----- 节选内容
Luogu P6329 【模板】点分树 | 震波

题目描述

https://www.luogu.com.cn/problem/P6329

简要题意：给定一棵 $n$ 个点的树，边权为 $1$，每个点有一个点权 $a_i$，现在有 $m$ 次操作，第一种操作求距离点 $x$ 不超过 $y$ 的点的权值和，另一种操作修改某个点的权值，强制在线

$n,m\le 10^5$

Solution

点分树模板题，每次查询相当于一个前缀，所以我们可以使用树状数组

总的空间复杂度是 $O(n\log n)$ 的，因为所有点的子树内的最大深度是 $O(n\log n)$ 的，总的时间复杂度为 $O(n\log ^2n)$

#include <iostream>
#include <cstdio>
#define maxn 100010
#define INF 1000000000
#define lowbit(i) ((i) & (-i))
using namespace std;

int n, m, a[maxn];

struct Edge {
    int to, next;
} e[maxn * 2]; int c1, head[maxn]; 
inline void add_edge(int u, int v) {
    e[c1].to = v; e[c1].next = head[u]; head[u] = c1++;
}

int R[maxn]; bool vis[maxn]; 
struct Calc_sz {
    int f[maxn], sz[maxn];
    int sum, rt, maxdp;

    void init() { f[rt = 0] = INF; }

    void dfs_sz(int u, int fa) {
        sz[u] = 1; 
        for (int i = head[u]; ~i; i = e[i].next) {
            int v = e[i].to; if (v == fa || vis[v]) continue;
            dfs_sz(v, u); sz[u] += sz[v]; 
        }
    }

    void dfs(int u, int fa) {
        f[u] = 0;
        for (int i = head[u]; ~i; i = e[i].next) {
            int v = e[i].to; if (v == fa || vis[v]) continue;
            dfs(v, u); f[u] = max(f[u], sz[v]); 
        } f[u] = max(f[u], sum - sz[u]);
        if (f[u] < f[rt]) rt = u; 
    }

    void dfs(int u, int fa, int d) {
        maxdp = max(maxdp, d); 
        for (int i = head[u]; ~i; i = e[i].next) {
            int v = e[i].to; if (v == fa || vis[v]) continue;
            dfs(v, u, d + 1); 
        } 
    }

    inline int get_rt(int u) {
        rt = maxdp = 0; dfs_sz(u, 0); sum = sz[u];
        dfs(u, 0); dfs(rt, 0, 0); R[rt] = maxdp; return rt; 
    }
} _;

int id[maxn * 2], in[maxn], dep[maxn];
void dfs(int u, int fa) {
    static int cnt = 0; 
    id[++cnt] = u; in[u] = cnt;
    for (int i = head[u]; ~i; i = e[i].next) {
        int v = e[i].to; if (v == fa) continue;
        dep[v] = dep[u] + 1; dfs(v, u); id[++cnt] = u;
    }
}

inline int st_min(int l, int r) { return in[l] < in[r] ? l : r; } 

int st[maxn * 2][20], Log[maxn * 2]; 
void init_st(int n) { Log[0] = -1; 
    for (int i = 1; i <= n; ++i) Log[i] = Log[i >> 1] + 1;
    for (int i = 1; i <= n; ++i) st[i][0] = id[i];
    for (int j = 1; j <= 20; ++j)
----------
----- 已存记录
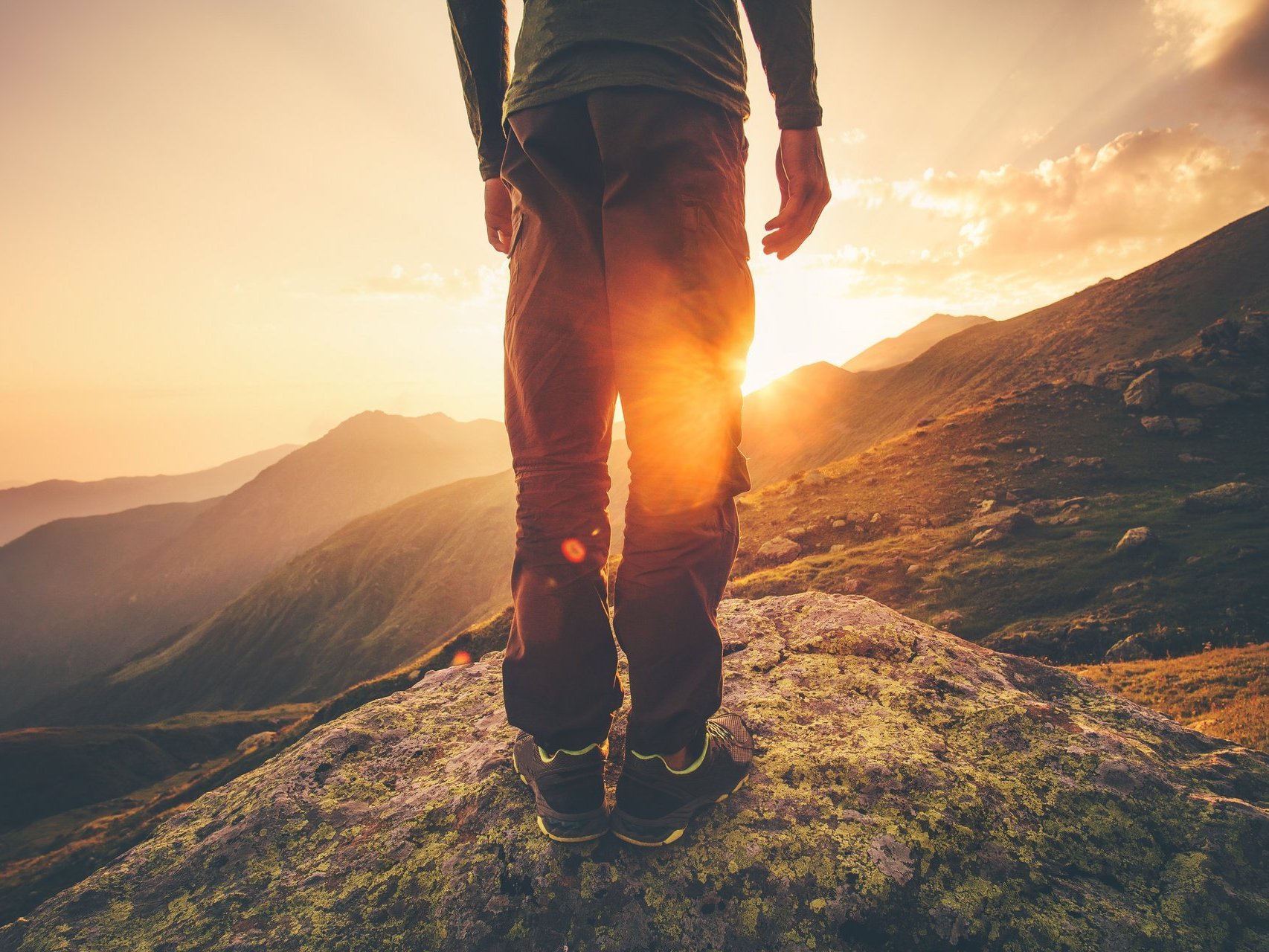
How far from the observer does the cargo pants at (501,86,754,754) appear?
1.87 metres

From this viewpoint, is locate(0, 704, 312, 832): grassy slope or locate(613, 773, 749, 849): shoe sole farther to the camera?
locate(0, 704, 312, 832): grassy slope

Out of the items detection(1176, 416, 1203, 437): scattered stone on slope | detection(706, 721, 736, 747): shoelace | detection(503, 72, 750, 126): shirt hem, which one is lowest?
detection(1176, 416, 1203, 437): scattered stone on slope

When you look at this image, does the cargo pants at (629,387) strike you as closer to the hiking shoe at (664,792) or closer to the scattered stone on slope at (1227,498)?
the hiking shoe at (664,792)

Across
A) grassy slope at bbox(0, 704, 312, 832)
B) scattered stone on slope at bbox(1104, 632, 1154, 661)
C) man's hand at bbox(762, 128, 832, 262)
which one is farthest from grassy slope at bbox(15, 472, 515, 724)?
man's hand at bbox(762, 128, 832, 262)

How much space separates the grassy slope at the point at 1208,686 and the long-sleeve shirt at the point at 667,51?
15.1 metres

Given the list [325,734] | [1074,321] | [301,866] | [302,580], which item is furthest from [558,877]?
[302,580]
----------
-- 任务目标 1 --
列出点分树题解代码中结构体 Calc_sz 内定义的全部成员函数名，同名重载只写一次。
-- 任务目标 2 --
请把点分树题解中的这句话译成英文："点分树模板题，每次查询相当于一个前缀，所以我们可以使用树状数组"。

-- 最终结果 1 --
init、dfs_sz、dfs、get_rt

-- 最终结果 2 --
This is a template problem for the centroid decomposition tree; each query amounts to a prefix, so we can use a Fenwick tree.